---- Material for this exercise
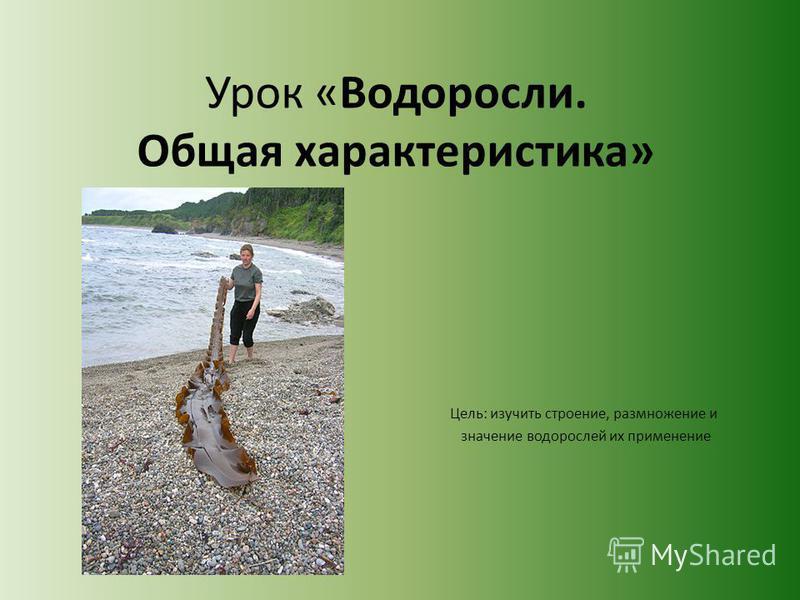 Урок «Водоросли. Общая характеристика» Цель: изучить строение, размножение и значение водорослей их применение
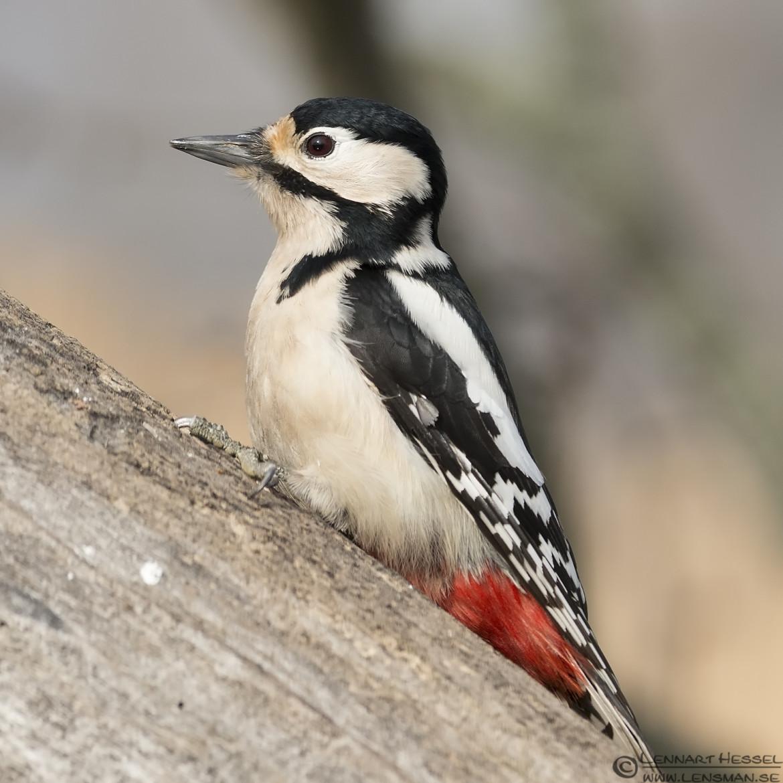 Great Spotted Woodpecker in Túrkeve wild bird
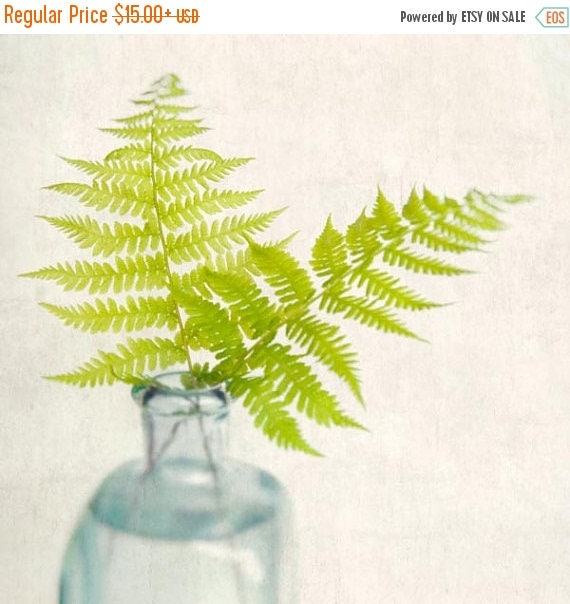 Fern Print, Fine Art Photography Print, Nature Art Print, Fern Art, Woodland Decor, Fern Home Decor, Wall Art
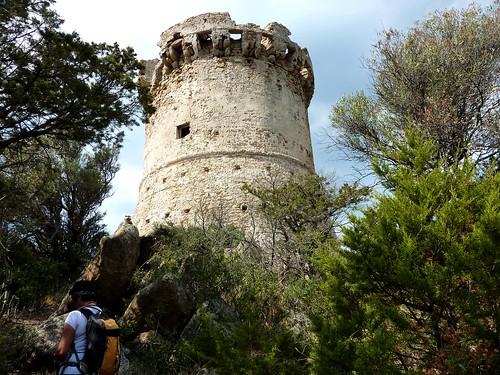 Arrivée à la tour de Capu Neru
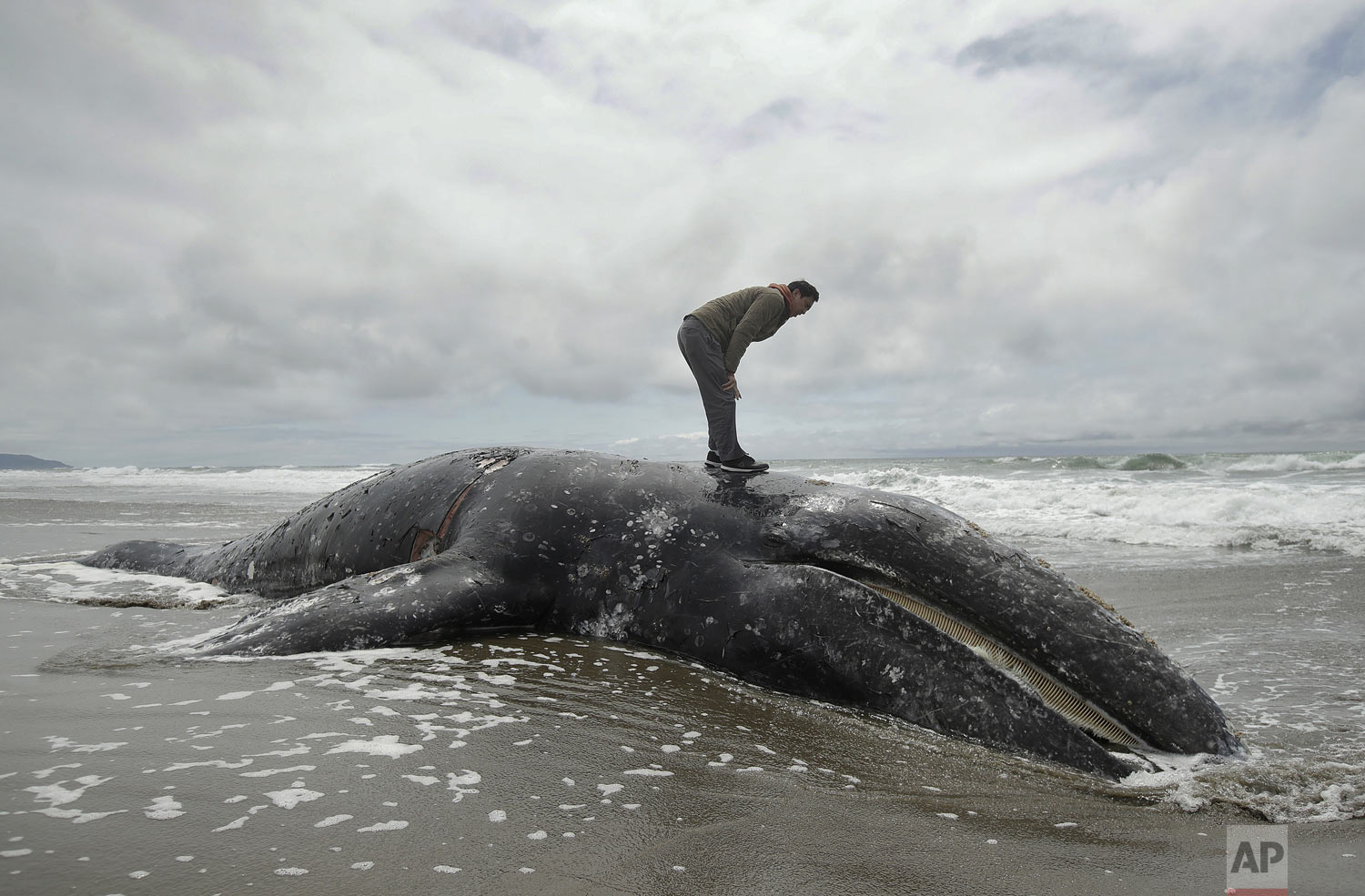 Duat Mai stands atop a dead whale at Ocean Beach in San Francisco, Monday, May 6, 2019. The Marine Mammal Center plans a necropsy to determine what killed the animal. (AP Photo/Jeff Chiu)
--------
Task details:
Only an exact copy of the lines from the top of the entries through the line with "Arrivée à la tour de Capu Neru", both included, should be given, with all pictures omitted.

Task result:
 Урок «Водоросли. Общая характеристика» Цель: изучить строение, размножение и значение водорослей их применение
 Great Spotted Woodpecker in Túrkeve wild bird
 Fern Print, Fine Art Photography Print, Nature Art Print, Fern Art, Woodland Decor, Fern Home Decor, Wall Art
 Arrivée à la tour de Capu Neru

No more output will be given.